§ Instructions for the task:
Answer these questions from the AMA text.
(a) What is the title of the Guinness World Record the game broke?
(b) Which team member is listed as CEO?
(c) Which FMV game does the text name as having kept its video footage as video footage, like this one?

§ Study text:
NotGames is a small group of friends who decided to make a Full Motion Video Game called Not For Broadcast just before a global pandemic. Somehow we were able to shoot a TV show, turn it into a video game and accidentally break a Guinness World Record in the process.

Joining the AMA are:

Alex Paterson - Director, Writer, Designer and Art

Jason Orbaum - Director, Writer, Music and Programmer

Denis Sewell - Director of Photography, Film Production, Video and Art

Andrew Murray - CEO, Localisation, Additional Writing and Level Design

Ask us about bringing TV into video games, the present and future of Full Motion Video, filming during a pandemic, the Early Access model or comedy in games.

Not For Broadcast on Steam

Chat with us on Discord

Proof: Here's my proof!

Comments: 229 • Responses: 36  • Date: 

iMogwai326 karma

What exactly is the record you broke?

notgamesltd650 karma

"Most Full Motion Video footage in a videogame"

The game has 42 hours, 57 minutes and 52 seconds of video in it. The previous record was 7 Hours and 11 minutes!

https://www.guinnessworldrecords.com/world-records/88911-most-full-motion-video-footage-in-a-videogame

CrassostreaVirginica194 karma

I'm unfamiliar with Full Motion Video, could you talk a little bit more about that tech and how your video game fits into the broader industry?

notgamesltd269 karma

Sure.

FMV (Full Motion Video) means footage of live action actors and real sets shot on real cameras. There's a long history of FMV games dating back to the 80s, games like Night Trap in the 90s and more recent additions like Her Story.

The vast majority of FMV games try to merge live action film with CG locations etc for a feel that is more like an interactive movie. What Her Story and us have done is to keep the video footage AS video footage. The character in the game knows they are watching video footage and that creates a much more immersive and interesting experience. We have built the entire game and its mechanics around this.

§ Dataset excerpts:
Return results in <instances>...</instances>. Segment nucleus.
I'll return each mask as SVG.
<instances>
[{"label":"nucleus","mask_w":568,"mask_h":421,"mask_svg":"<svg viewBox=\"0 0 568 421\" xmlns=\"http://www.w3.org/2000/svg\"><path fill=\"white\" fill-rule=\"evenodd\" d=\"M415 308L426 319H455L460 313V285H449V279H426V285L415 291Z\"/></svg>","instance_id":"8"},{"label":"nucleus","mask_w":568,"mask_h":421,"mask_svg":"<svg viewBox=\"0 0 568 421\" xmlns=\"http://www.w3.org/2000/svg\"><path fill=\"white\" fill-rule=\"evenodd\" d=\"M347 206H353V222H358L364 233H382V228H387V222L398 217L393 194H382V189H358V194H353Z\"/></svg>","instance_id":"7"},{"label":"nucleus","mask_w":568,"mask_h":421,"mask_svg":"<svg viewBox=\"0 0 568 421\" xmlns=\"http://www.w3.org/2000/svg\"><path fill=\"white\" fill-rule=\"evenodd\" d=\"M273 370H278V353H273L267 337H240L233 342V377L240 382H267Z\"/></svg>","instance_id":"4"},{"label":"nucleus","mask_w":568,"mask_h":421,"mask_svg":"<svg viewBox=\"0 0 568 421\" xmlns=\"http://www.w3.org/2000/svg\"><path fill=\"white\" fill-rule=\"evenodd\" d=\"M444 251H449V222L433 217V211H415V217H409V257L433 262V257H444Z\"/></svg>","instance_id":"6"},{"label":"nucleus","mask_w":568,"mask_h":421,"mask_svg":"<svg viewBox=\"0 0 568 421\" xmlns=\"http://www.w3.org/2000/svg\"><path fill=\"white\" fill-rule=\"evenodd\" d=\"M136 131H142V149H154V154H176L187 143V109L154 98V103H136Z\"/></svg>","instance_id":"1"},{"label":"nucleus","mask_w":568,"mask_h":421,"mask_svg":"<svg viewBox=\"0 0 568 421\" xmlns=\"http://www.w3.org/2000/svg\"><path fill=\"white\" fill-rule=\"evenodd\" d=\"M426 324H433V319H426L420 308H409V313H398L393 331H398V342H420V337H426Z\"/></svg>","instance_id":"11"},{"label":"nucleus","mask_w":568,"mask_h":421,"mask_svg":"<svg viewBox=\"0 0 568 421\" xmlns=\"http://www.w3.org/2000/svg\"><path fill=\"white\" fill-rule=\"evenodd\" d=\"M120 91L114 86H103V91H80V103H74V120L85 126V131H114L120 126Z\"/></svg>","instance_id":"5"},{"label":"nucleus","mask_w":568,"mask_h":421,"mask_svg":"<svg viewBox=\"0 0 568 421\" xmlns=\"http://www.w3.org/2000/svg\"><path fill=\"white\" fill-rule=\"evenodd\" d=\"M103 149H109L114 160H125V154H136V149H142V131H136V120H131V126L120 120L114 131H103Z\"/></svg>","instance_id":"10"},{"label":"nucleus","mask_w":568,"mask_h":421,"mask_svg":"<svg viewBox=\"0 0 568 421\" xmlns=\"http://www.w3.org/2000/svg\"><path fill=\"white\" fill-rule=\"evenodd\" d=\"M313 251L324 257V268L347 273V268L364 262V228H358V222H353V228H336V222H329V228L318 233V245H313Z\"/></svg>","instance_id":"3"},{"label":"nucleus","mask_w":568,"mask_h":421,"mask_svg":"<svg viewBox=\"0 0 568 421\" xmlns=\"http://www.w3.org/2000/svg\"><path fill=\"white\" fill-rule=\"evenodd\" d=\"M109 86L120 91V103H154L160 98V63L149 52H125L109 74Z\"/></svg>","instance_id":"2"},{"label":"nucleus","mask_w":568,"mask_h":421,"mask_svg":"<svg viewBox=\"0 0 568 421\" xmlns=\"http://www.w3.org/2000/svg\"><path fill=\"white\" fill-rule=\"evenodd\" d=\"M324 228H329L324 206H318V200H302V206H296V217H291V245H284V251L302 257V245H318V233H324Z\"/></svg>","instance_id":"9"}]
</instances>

§ Task result:
(a) "Most Full Motion Video footage in a videogame"
(b) Andrew Murray
(c) Her Story